------ TESTO DEL DOCUMENTO ------

Dottore magistrale in storia, con master in management della pubblica amministrazione e cyber intelligence, coltiva la passione della politica e del giornalismo, collaborando anche con L’Espresso e Huffington Post. Sulla sua pagina Facebook, che ha oltre 180mila followers, prende spunto dagli insegnamenti della storia per renderli attuali e inserirli nel dibattito politico contemporaneo.

«La comunicazione sui social network – dice a Giornalettismo – è diversa, bisogna scendere a patti. I messaggi vanno semplificati nella forma e non nella sostanza. In questo spirito si inserisce anche il mio ‘rapporto’ con gli haters. Ne ho di affezionati. Profili fake o che si nascondono dietro altre identità, perché hanno timore di mostrare il proprio volto. Difficilmente li banno. A molti di loro, invece, rispondo. Mi crei un danno con un intervento sciocco sulla mia pagina? Bene, io ti “uso” per rafforzare il mio concetto iniziale».

Leonardo Cecchi e le origini della sua pagina Facebook

La sua pagina Facebook era nata nel 2015 e si chiamava La Camicia Rossa. Ora di quella pagina resta soltanto un gruppo di dibattito: «Era un omaggio al Risorgimento, a Garibaldi e a Mazzini, identificava il mio posizionamento politico. Poi, un anno e mezzo fa ho cambiato il nome e ho iniziato, a titolo personale, a parlare di politica».

Un dialogo costante con gli interlocutori, un modo gentile di esprimersi e la concretezza di un messaggio che arriva direttamente sulle bacheche degli utenti: «Devi dare sempre un valore aggiunto nei termini di ragionamento o di pensiero – dice Leonardo Cecchi -. Se lanci una notizia, essendo tra i primi a riportare un take di agenzia, o se maturi una riflessione, il tuo engagement cresce. Nel primo caso, però, l’audience non si affeziona, nel secondo sì. Il complimento che ricevo più spesso è in realtà un ringraziamento perché, attraverso lo sviluppo di una riflessione, ho convinto qualcuno o gli ho mostrato un argomento da un punto di vista diverso».

------ RIGHE ESTRATTE ------

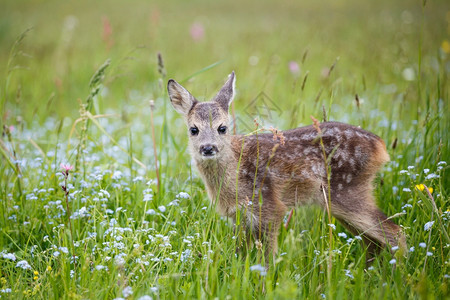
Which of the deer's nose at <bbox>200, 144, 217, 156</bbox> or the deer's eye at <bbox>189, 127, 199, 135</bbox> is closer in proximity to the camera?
the deer's nose at <bbox>200, 144, 217, 156</bbox>

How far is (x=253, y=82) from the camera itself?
9180mm

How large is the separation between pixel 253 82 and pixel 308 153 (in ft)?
15.9

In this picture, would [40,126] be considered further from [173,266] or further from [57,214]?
[173,266]

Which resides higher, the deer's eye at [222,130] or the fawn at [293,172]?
the deer's eye at [222,130]

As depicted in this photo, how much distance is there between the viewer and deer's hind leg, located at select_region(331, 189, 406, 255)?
414cm

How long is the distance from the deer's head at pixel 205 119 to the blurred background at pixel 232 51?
1.07 feet

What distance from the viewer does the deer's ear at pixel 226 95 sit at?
16.1 feet

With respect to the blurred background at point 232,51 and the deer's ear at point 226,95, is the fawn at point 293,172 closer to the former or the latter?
the deer's ear at point 226,95

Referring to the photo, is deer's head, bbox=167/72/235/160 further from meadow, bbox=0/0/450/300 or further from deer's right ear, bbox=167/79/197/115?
meadow, bbox=0/0/450/300

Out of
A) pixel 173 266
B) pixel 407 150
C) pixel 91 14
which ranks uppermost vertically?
pixel 91 14

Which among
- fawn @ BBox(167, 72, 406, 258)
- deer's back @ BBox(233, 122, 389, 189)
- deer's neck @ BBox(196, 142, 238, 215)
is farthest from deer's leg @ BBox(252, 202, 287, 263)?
deer's neck @ BBox(196, 142, 238, 215)

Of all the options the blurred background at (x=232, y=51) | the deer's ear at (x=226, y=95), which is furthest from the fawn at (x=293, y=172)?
the blurred background at (x=232, y=51)

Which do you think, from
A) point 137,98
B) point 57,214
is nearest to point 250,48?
point 137,98

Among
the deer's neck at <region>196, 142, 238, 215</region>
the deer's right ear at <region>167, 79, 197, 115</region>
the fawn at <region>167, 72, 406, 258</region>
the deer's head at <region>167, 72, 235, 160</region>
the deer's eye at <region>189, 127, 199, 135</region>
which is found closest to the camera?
the fawn at <region>167, 72, 406, 258</region>
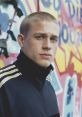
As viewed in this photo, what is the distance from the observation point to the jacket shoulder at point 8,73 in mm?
1708

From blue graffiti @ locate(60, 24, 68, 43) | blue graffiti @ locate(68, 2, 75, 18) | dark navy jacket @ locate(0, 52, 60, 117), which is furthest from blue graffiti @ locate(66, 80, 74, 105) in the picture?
dark navy jacket @ locate(0, 52, 60, 117)

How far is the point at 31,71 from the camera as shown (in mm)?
1789

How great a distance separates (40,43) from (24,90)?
0.23m

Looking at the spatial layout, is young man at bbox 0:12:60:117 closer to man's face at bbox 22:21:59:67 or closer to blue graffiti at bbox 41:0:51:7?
man's face at bbox 22:21:59:67

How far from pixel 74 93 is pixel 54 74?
1.41 feet

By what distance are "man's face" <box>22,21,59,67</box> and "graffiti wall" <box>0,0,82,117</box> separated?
64 centimetres

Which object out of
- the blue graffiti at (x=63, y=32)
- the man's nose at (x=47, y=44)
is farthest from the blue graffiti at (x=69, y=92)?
the man's nose at (x=47, y=44)

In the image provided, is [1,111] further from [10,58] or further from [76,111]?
[76,111]

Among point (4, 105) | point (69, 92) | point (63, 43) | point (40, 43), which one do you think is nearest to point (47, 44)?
point (40, 43)

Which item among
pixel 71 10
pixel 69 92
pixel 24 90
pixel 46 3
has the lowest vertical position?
pixel 69 92

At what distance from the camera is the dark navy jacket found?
1.69m

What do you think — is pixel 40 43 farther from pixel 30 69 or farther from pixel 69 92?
pixel 69 92

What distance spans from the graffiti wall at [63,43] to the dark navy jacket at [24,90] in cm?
64

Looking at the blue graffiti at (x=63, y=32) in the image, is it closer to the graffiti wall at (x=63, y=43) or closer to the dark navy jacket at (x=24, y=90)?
the graffiti wall at (x=63, y=43)
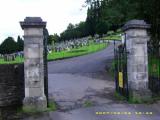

------

• [ESERCIZIO 1]: Nel testo su Leonardo Cecchi, perché lui risponde a molti haters invece di bannarli? Spiegalo in una o due frasi.
• [ESERCIZIO 2]: Prosegui il testo su Leonardo Cecchi a partire dall'ultima frase riportata.
Le righe non servono per svolgere il lavoro.

• [LA TUA RISPOSTA 1]: Cecchi risponde agli haters perché un loro intervento sciocco sulla sua pagina gli offre l'occasione di "usarli" per rafforzare il concetto che aveva espresso all'inizio. In questo modo trasforma in un vantaggio il danno che gli vorrebbero creare.

• [LA TUA RISPOSTA 2]:
Negli ultimi giorni, Leonardo Cecchi ha notato che il dibattito in Italia, per la prima volta, si è concentrato su qualcosa di diverso rispetto al coronavirus, animandosi intorno alle proteste negli Stati Uniti seguite all’uccisione di George Floyd: «Le discussioni vanno affrontate basandosi sui trend del momento. Ma non è un atteggiamento utilitaristico. Io, ad esempio, non monetizzo i risultati della mia pagina. Il trend serve a raccogliere attenzione, altrimenti non ne ricevi. A meno che tu non sia un personaggio famoso o una istituzione. Penso a Roberto Saviano: anche i suoi post, nonostante il successo e la visibilità, raggiungono meno persone se non marcano il punto su un trend del momento».

Infine, la passione per la storia (che poi è diventata parte della sua professione) e l’importanza del contenuto. «Distribuire dei riferimenti storici, delle pillole, nei miei post è un qualcosa che viene apprezzato. Nel post su uno dei tanti comizi sconclusionati dei gilet arancioni, ho definito quella protesta il ‘tramonto della civiltà’, con un riferimento alle invasioni barbariche precedenti all’Alto Medioevo. Del resto, e l’ho sperimentato di persona, la valutazione sui miei contenuti viene sempre fatta in rapporto alla loro qualità. I numeri, se non sono accompagnati dalla qualità, non bastano».